• Crawled caption data:
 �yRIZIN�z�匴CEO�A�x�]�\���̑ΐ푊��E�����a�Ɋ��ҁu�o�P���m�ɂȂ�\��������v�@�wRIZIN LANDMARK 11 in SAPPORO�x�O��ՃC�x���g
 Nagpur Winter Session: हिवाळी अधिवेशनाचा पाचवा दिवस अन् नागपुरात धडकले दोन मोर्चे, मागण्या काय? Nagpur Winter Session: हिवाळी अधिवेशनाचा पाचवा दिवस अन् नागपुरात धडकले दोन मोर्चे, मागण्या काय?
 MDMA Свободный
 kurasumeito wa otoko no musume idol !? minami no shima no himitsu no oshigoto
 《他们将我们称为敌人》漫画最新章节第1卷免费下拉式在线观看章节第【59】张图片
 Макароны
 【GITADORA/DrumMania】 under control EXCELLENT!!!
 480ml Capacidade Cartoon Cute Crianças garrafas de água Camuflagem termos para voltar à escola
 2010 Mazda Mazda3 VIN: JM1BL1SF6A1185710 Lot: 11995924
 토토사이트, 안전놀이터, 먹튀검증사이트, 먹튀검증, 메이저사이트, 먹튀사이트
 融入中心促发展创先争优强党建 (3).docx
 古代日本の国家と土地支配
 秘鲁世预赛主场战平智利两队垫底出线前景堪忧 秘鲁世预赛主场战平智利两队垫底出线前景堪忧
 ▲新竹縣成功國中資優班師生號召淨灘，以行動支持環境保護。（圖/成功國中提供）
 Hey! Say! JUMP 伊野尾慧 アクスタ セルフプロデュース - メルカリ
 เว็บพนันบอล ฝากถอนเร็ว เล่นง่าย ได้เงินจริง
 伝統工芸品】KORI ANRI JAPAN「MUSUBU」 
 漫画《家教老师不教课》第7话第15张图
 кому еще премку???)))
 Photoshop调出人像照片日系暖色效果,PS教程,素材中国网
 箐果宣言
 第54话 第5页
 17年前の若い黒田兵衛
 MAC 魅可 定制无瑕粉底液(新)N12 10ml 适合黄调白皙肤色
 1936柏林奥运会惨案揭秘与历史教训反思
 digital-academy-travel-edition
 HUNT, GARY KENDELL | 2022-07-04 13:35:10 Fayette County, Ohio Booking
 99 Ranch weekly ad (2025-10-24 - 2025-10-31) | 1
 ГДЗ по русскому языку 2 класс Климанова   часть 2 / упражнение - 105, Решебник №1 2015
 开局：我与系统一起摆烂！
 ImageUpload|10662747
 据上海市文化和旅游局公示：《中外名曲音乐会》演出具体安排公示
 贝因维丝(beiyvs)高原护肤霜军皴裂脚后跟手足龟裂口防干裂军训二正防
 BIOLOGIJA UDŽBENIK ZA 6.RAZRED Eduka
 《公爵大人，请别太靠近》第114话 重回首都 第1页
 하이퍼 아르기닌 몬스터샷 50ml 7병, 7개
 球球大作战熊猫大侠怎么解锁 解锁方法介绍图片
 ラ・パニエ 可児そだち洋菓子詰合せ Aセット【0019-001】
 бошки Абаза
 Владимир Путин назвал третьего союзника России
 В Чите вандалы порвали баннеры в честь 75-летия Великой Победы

• Problem to work on: For the entries above, transcribe precisely the lines from the one with "99 Ranch weekly" through the end, including both.

• Completed task:
 99 Ranch weekly ad (2025-10-24 - 2025-10-31) | 1
 ГДЗ по русскому языку 2 класс Климанова   часть 2 / упражнение - 105, Решебник №1 2015
 开局：我与系统一起摆烂！
 ImageUpload|10662747
 据上海市文化和旅游局公示：《中外名曲音乐会》演出具体安排公示
 贝因维丝(beiyvs)高原护肤霜军皴裂脚后跟手足龟裂口防干裂军训二正防
 BIOLOGIJA UDŽBENIK ZA 6.RAZRED Eduka
 《公爵大人，请别太靠近》第114话 重回首都 第1页
 하이퍼 아르기닌 몬스터샷 50ml 7병, 7개
 球球大作战熊猫大侠怎么解锁 解锁方法介绍图片
 ラ・パニエ 可児そだち洋菓子詰合せ Aセット【0019-001】
 бошки Абаза
 Владимир Путин назвал третьего союзника России
 В Чите вандалы порвали баннеры в честь 75-летия Великой Победы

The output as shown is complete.